Text shown —
The couple was married in a civil ceremony in San Francisco on April 25, 1950, officiated by Judge Goodell, Presiding Justice of the California District Court of Appeal. Following Ghali's conversion to Islam, a religious ceremony took place on May 25, 1950, officiated by a Pakistani Islamic scholar, Sheikh Bashir Ahmad. For her wedding, Fathia wore an ivory satin gown designed by Coco Chanel. The marriage caused a major political and public scandal in Egypt, drawing severe opposition from King Farouk. On May 16, 1950 (decreed publicly on July 26, 1950), the Royal Council stripped Fathia and Queen Nazli of their royal titles, confiscated their assets in Egypt, and revoked their Egyptian citizenship.

In response to the loss of her titles and wealth, Fathia stated to the press that she desired a simple life as a homemaker with the man she loved, noting that losing her royal status allowed her to focus on her marriage. She also defended Ghali against accusations of fortune-hunting, clarifying that he relied on his salary as Queen Nazli's political advisor. Following the revocation of their citizenship, Fathia and her mother resided in the United States under temporary residency status.

The couple had three children: Rafik (29, 1952 – July 12, 1987), Rayed (May 20, 1954 – July 26, 2007) and Rania (April 21, 1956 – June 11, 2025).

==Later life==
Riyad Ghali managed the family's finances under a general power of attorney granted by Queen Nazli. Ghali lost their combined fortune–estimated at around two million dollars—through high-risk stock market investments and gambling debts in Las Vegas.

As debt mounted, the family's assets were seized and liquidated at public auctions, including their Beverly Hills residence, jewelry, and a home in Hawaii. The financial crisis led to personal strain within the family. Fathia separated from Riyad Ghali in 1965, and later filed for divorce in 1973. Without a formal university degree, Fathia took up work as a custodian to support her family and her ailing mother, Queen Nazli.

What this exercise asks —
[1] How would you translate this sentence from the text about Fathia's marriage into Spanish: "The financial crisis led to personal strain within the family."
[2] Which lines in the rows below contain the word "where"? Select each of them, and treat case as significant.

Data for processing —
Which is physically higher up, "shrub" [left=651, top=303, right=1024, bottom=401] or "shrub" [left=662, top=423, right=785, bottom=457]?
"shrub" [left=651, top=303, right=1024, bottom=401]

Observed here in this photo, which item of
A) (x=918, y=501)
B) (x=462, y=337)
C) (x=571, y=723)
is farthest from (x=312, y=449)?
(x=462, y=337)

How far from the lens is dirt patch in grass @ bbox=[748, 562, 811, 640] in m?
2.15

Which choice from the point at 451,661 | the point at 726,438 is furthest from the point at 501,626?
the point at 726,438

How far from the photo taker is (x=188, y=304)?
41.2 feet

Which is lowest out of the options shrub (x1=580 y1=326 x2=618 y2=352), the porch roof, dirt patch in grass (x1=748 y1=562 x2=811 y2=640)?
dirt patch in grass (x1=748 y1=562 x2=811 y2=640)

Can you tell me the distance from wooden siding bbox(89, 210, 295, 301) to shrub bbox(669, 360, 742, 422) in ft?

...

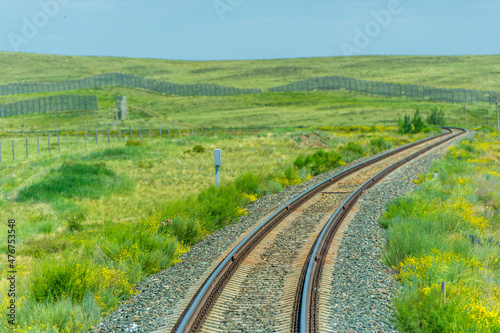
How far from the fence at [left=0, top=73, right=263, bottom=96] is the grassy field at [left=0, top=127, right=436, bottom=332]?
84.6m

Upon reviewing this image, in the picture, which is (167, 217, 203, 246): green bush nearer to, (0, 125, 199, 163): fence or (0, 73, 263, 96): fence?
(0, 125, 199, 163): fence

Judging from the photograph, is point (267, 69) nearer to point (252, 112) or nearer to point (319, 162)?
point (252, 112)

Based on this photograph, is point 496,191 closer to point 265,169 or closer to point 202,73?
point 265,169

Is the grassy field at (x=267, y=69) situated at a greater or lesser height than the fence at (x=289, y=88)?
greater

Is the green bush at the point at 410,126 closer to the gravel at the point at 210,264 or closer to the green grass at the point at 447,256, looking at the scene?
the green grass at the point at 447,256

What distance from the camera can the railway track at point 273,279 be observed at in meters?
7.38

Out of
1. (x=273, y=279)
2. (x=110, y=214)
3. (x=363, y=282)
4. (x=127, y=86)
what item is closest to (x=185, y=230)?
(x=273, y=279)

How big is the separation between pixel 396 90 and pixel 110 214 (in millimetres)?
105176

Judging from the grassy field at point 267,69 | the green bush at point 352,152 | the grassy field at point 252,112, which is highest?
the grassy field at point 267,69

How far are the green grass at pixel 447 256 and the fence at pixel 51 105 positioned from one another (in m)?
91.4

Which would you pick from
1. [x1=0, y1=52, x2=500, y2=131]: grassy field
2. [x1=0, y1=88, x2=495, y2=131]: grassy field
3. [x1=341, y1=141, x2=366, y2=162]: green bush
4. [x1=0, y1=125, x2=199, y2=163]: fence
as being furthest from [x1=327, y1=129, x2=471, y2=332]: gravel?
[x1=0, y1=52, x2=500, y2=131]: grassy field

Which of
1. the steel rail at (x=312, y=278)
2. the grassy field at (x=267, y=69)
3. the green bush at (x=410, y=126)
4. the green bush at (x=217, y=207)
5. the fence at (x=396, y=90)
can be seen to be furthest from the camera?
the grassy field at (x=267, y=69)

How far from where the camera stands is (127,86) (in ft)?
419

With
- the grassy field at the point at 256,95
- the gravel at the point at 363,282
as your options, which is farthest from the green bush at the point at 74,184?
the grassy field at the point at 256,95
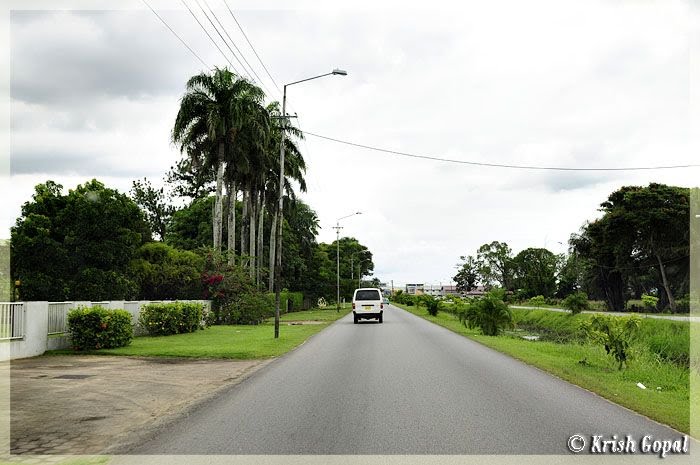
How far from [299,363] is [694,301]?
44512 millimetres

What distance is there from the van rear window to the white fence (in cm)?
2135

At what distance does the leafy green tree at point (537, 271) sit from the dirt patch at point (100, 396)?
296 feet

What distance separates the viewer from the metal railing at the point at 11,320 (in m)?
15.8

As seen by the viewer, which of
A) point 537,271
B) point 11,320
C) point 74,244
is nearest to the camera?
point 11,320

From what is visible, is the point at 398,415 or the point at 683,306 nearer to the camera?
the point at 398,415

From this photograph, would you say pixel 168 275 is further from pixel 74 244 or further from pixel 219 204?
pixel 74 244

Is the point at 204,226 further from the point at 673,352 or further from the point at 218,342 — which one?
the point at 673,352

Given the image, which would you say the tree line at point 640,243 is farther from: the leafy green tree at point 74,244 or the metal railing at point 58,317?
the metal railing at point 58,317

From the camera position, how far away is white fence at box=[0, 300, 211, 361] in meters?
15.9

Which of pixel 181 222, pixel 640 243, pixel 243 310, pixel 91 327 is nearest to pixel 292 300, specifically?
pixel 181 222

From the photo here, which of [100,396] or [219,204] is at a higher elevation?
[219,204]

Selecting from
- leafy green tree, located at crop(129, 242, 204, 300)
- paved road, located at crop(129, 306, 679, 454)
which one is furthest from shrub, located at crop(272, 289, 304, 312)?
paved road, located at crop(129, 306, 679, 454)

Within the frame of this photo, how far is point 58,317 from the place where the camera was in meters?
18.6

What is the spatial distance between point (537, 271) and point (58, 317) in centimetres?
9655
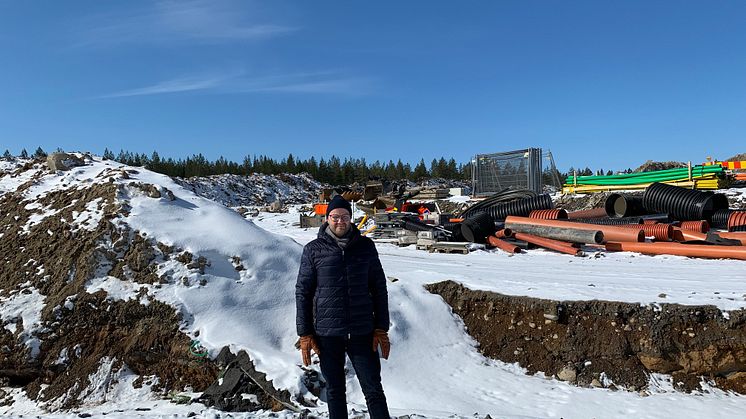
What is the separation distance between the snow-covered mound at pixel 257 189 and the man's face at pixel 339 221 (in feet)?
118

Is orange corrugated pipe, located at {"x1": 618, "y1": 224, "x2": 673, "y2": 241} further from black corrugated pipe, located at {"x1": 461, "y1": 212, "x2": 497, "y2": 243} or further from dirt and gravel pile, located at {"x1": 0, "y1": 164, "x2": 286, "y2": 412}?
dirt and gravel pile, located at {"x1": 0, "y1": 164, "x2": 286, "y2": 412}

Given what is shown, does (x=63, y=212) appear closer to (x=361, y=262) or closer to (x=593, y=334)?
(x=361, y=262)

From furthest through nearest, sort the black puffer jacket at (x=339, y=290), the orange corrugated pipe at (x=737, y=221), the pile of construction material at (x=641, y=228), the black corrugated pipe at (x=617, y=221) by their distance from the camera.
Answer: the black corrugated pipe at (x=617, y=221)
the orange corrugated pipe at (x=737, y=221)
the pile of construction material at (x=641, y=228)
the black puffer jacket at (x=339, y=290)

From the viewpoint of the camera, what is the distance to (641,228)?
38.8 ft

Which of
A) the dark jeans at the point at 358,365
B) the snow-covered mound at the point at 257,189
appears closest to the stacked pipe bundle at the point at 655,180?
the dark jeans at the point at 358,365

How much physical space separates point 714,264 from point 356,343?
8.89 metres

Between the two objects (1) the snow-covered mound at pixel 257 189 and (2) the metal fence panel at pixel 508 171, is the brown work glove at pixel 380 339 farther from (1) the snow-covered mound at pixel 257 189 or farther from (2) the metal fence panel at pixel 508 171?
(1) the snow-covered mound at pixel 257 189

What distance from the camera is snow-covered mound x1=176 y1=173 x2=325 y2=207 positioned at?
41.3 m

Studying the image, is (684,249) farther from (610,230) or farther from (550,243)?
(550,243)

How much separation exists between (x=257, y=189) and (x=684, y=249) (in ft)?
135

Task solutions —
[1] La crisis financiera provocó tensiones personales dentro de la familia.

[2]
How far from where the camera stands is (127,86) (in ft)?
Within the frame of this photo, how far is point 58,317 from the place where the camera was in meters?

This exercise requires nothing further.